Grab, Southeast Asia’s biggest ride-hailing app operator has reportedly announced that it will collect drive data using telematics technology from Toyota Motor, in a bid to provide better-quality fleet management. Incidentally, the move comes on the heels of the rising competition in the regional ride hailing industry.
Earlier on Tuesday, Grab was reportedly quoted stating that it would install Toyota’s telematics system in 1,500 cars in Singapore, somewhere in early 2019, with the help of which they can collect and analyze the car’s drive data. Apparently, this data would be able to help Grab undertake necessary car maintenance, safety improvement, and manage incidents efficiently. A press release by both the companies also claimed that efficient fleet management would result in lower costs in car insurance.
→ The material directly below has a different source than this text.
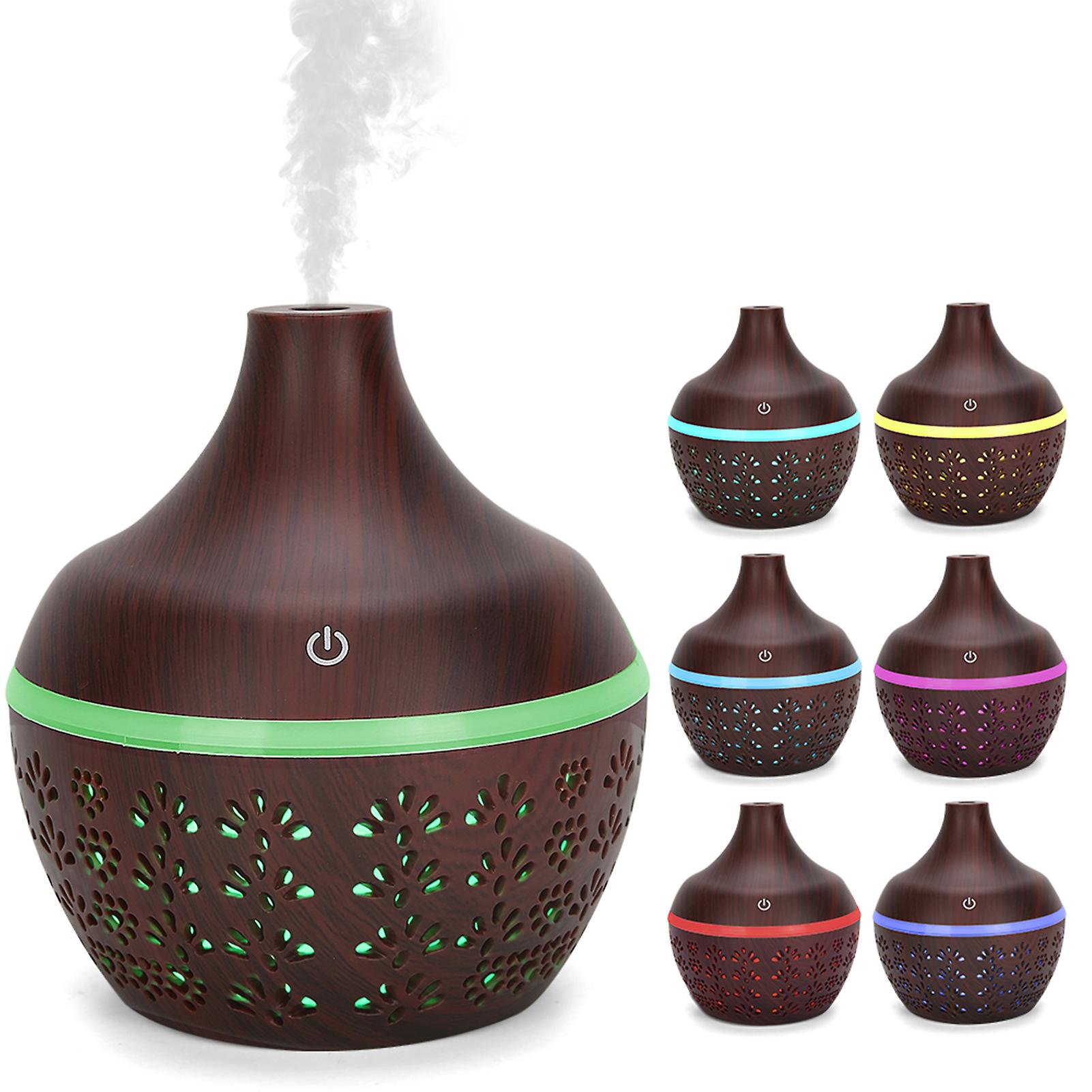 300ml Usb Desktop Humidifier 7 Color Light Mini Air Humidifier For Home Office (dark Wood Grain)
Susumu Matsuda, President, Toyota Motor Asia Pacific, was reportedly quoted stating that this has been the first service made for ride-hailing companies in the world and Toyota so far, has no plans to offer the same telematic program to any other ride-hailing company. He added that Toyota also plans to analyze driving behavior in order to combat any plausible roadblocks in the implementation of the program.
Russell Cohen, Head of Regional Operations, Grab, was reportedly quoted stating that the service would help Grab boost their platform safety and provide their driver partners with a timely and more cost-efficient maintenance schedule.
For the record, Toyota, the Japanese automaker, is repositioning itself as a mobility firm, and had, as a matter of fact, invested $1 billion in Grab in June. Matsuda did not comment whether their company is considering making any further investment in Grab.
Elaborating on the regional competition tiff among ride hailing companies in Southeast Asia, Russell Cohen was reportedly quoted stating that despite the supposed competition, that has been on a roll since the last many years, with prominent firms penetrating the regional market, Grab will continue conducting business as usual, tapping technological developments as and when required.